2013-02-11 12:57 [PATCH v2] arm: fix memset-related crashes caused by recent GCC (4.7.2) optimizations Ivan Djelic
@ 2013-03-06 19:15 ` Dirk Behme
2013-03-07 8:13 ` Ivan Djelic
2013-03-07 15:17 ` Russell King - ARM Linux
0 siblings, 2 replies; 14+ messages in thread
From: Dirk Behme @ 2013-03-06 19:15 UTC (permalink / raw)
To: linux-arm-kernel
Am 11.02.2013 13:57, schrieb Ivan Djelic:
> Recent GCC versions (e.g. GCC-4.7.2) perform optimizations based on
> assumptions about the implementation of memset and similar functions.

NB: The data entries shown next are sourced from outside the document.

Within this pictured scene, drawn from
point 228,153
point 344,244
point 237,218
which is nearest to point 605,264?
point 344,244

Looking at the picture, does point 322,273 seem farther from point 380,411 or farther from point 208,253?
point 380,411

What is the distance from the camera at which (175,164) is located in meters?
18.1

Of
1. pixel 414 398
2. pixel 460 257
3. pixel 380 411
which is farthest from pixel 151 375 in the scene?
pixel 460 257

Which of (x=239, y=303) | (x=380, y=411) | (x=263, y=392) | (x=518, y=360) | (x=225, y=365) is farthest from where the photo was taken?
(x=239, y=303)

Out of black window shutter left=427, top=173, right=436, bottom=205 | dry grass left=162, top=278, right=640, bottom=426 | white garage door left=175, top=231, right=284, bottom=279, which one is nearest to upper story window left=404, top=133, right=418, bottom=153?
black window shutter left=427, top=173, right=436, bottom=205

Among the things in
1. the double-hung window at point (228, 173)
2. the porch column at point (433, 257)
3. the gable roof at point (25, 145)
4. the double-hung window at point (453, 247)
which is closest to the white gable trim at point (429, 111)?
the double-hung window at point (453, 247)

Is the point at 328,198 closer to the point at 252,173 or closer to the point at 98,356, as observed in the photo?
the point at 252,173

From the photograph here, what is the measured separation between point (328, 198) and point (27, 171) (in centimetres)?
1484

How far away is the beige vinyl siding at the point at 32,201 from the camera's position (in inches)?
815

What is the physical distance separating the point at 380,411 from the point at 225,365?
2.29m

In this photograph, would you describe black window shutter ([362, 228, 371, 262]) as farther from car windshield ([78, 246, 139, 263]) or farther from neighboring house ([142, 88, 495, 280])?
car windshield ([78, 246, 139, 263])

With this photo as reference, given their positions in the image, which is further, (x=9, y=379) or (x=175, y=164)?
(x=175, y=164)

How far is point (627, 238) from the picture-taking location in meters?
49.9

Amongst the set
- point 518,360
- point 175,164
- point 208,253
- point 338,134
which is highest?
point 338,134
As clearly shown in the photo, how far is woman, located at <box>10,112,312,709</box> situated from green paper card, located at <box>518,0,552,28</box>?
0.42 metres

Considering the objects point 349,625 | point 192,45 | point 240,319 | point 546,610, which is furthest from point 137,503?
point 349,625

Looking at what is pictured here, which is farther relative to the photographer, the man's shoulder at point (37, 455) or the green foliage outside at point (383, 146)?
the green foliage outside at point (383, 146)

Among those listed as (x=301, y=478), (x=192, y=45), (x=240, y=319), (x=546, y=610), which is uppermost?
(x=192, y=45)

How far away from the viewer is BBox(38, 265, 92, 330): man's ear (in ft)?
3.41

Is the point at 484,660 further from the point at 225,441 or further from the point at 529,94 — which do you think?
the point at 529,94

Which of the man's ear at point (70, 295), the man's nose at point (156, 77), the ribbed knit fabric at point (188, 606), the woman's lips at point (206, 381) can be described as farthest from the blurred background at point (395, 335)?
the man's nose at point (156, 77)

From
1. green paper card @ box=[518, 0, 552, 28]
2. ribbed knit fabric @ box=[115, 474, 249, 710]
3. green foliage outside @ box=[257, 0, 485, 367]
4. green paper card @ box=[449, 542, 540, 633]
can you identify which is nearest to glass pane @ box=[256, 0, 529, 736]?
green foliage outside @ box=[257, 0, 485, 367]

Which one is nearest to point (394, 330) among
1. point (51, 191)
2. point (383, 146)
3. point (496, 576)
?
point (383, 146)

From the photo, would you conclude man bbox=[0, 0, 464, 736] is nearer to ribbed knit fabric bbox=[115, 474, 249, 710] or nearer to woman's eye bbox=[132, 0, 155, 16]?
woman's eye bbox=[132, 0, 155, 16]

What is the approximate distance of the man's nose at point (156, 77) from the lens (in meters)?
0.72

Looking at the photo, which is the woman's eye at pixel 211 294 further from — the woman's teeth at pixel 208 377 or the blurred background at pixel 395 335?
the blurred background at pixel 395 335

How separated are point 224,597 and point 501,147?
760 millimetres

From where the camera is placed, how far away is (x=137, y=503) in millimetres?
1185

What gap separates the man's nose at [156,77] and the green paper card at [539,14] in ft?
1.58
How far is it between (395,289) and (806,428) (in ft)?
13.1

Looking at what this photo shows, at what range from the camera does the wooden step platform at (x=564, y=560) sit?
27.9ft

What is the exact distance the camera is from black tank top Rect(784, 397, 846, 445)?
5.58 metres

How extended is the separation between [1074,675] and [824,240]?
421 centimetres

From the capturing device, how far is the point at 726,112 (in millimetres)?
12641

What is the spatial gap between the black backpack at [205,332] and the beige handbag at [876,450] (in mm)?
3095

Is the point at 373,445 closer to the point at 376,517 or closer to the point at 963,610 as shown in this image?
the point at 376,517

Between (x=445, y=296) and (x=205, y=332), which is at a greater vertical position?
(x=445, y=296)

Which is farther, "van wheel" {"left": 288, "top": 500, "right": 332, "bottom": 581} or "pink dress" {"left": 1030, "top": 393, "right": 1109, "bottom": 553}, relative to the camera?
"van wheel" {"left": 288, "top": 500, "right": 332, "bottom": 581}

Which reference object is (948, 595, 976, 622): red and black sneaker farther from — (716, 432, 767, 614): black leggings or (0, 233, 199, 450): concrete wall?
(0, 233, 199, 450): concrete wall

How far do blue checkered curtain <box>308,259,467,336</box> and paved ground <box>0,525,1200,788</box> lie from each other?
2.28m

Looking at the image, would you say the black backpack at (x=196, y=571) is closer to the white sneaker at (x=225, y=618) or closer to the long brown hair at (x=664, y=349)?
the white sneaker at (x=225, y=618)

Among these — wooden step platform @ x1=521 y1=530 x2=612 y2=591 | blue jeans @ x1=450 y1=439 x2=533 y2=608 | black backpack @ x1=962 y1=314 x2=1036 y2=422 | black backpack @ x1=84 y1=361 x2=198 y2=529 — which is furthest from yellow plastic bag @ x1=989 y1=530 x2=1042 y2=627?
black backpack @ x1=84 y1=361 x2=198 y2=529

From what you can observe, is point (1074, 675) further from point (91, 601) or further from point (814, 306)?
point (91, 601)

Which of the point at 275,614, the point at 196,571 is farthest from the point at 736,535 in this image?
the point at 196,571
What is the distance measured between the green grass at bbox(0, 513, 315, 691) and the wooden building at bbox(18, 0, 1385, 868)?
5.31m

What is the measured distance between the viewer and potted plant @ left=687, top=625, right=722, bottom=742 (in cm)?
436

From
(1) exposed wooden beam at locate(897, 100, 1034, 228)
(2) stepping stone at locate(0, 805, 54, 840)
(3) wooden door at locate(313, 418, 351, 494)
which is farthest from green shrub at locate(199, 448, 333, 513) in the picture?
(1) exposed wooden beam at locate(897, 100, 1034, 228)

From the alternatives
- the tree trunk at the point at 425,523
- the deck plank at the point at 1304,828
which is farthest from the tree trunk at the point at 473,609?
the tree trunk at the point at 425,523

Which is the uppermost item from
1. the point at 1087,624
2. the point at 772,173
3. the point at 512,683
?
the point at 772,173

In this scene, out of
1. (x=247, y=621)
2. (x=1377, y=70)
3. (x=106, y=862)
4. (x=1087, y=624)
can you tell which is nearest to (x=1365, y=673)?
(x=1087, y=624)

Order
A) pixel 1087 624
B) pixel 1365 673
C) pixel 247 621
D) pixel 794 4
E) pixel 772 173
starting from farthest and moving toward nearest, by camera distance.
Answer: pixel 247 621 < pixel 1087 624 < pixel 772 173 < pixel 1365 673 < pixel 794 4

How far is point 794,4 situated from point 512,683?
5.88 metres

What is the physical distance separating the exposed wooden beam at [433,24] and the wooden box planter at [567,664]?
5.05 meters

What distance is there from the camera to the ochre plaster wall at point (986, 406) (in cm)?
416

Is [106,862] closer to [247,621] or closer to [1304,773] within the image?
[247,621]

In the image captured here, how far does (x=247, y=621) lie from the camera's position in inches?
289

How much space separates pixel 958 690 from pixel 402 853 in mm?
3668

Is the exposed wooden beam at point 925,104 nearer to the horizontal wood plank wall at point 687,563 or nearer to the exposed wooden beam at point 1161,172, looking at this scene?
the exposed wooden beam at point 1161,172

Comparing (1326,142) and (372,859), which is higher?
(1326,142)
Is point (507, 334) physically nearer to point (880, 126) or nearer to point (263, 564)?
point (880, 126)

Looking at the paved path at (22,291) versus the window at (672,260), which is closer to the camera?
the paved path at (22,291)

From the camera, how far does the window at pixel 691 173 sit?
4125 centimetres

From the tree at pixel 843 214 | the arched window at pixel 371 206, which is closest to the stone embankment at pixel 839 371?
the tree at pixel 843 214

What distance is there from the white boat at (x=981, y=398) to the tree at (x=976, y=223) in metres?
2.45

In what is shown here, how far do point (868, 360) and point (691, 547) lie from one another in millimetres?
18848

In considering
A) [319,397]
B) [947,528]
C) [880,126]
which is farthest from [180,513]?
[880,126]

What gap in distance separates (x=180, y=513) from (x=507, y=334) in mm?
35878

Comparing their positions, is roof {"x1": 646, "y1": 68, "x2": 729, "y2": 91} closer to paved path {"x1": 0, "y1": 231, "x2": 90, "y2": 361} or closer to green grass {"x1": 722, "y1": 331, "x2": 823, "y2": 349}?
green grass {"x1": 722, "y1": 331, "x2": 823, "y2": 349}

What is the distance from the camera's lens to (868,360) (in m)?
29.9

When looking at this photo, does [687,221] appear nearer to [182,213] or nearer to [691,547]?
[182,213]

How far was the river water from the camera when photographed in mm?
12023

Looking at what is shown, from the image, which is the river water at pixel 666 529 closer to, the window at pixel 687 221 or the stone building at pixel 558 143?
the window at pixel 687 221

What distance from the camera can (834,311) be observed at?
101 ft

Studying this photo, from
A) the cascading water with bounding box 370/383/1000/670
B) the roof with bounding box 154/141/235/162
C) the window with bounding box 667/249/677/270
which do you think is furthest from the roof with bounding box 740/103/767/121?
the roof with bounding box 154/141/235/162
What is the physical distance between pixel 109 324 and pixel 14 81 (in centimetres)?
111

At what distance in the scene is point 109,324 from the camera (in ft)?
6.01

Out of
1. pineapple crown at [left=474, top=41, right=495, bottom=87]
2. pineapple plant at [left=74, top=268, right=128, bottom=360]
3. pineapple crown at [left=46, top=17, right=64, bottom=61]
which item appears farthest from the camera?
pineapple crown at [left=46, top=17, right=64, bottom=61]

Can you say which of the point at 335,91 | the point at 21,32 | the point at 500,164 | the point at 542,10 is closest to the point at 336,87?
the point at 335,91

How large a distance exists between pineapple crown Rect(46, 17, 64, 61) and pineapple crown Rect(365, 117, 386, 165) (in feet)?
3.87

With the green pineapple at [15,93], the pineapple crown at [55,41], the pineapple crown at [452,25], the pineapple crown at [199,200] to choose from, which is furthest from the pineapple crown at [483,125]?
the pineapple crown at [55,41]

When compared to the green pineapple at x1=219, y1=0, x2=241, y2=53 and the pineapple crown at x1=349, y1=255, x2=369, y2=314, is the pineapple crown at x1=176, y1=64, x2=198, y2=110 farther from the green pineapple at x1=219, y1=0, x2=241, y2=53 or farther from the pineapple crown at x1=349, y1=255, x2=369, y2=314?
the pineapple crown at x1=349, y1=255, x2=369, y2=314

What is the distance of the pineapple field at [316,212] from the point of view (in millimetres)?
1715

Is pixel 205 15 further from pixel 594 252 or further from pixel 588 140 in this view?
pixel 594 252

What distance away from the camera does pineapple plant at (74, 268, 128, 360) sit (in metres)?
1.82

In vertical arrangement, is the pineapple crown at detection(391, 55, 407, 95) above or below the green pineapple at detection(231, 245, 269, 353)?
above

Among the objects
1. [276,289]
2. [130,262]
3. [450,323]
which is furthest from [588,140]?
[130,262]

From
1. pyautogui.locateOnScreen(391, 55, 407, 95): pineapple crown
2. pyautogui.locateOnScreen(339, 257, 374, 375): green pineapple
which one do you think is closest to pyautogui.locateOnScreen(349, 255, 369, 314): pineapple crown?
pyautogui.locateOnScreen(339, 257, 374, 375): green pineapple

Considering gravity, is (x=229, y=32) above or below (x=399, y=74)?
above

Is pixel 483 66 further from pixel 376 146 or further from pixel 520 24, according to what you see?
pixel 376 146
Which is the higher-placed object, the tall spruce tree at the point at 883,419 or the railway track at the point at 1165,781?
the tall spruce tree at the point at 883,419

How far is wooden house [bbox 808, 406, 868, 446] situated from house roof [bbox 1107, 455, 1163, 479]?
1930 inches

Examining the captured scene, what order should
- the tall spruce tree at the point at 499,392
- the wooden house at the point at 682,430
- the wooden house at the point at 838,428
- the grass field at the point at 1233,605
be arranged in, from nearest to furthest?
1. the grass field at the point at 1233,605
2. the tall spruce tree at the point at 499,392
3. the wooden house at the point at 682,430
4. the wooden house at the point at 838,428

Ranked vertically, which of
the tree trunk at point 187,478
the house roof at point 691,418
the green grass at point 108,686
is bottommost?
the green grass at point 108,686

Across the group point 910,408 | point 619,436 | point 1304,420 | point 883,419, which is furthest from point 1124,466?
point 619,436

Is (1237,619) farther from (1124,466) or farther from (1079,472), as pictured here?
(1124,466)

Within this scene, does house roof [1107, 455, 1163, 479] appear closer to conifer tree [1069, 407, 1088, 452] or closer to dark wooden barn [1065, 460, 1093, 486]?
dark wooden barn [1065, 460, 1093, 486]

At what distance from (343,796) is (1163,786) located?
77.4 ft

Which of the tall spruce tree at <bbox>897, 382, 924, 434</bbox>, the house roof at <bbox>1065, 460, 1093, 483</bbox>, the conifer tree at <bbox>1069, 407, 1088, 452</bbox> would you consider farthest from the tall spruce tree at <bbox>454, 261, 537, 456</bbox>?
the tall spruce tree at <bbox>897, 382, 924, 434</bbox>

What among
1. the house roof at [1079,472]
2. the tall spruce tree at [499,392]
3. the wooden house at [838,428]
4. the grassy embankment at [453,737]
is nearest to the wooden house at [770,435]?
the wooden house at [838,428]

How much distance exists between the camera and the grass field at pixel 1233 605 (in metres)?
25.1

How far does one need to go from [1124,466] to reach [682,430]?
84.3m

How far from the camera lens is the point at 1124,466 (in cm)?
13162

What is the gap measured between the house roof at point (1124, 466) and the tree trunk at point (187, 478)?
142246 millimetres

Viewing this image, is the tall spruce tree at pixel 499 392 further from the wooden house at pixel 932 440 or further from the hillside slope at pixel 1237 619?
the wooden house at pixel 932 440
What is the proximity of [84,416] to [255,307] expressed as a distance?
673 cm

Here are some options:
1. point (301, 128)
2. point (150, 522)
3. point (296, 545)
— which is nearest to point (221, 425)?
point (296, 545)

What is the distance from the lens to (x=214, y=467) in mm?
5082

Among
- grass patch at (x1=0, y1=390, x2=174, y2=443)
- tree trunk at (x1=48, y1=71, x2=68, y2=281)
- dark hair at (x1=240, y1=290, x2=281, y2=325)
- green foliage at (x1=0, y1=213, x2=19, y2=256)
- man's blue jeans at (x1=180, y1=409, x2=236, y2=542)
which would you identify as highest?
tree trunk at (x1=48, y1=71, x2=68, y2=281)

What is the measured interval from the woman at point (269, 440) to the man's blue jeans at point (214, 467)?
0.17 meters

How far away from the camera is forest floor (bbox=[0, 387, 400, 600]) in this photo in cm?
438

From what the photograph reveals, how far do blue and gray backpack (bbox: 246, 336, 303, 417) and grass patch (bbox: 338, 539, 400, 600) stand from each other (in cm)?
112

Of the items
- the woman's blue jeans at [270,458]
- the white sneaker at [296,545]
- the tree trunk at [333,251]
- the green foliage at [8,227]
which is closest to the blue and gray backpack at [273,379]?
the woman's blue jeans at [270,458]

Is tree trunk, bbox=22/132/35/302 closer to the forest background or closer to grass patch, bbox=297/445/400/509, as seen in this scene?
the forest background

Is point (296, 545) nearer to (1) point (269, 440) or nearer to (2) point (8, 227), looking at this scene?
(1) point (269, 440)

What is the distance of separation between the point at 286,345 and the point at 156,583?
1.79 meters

> The current ARM optimized memset code does not return the value of
> its first argument, as is usually expected from standard implementations.
>
> For instance in the following function:
>
> void debug_mutex_lock_common(struct mutex *lock, struct mutex_waiter *waiter)
> {
> memset(waiter, MUTEX_DEBUG_INIT, sizeof(*waiter));
> waiter->magic = waiter;
> INIT_LIST_HEAD(&waiter->list);
> }
>
> compiled as:
>
> 800554d0 <debug_mutex_lock_common>:
> 800554d0: e92d4008 push {r3, lr}
> 800554d4: e1a00001 mov r0, r1
> 800554d8: e3a02010 mov r2, #16 ; 0x10
> 800554dc: e3a01011 mov r1, #17 ; 0x11
> 800554e0: eb04426e bl 80165ea0 <memset>
> 800554e4: e1a03000 mov r3, r0
> 800554e8: e583000c str r0, [r3, #12]
> 800554ec: e5830000 str r0, [r3]
> 800554f0: e5830004 str r0, [r3, #4]
> 800554f4: e8bd8008 pop {r3, pc}
>
> GCC assumes memset returns the value of pointer 'waiter' in register r0; causing
> register/memory corruptions.
>
> This patch fixes the return value of the assembly version of memset.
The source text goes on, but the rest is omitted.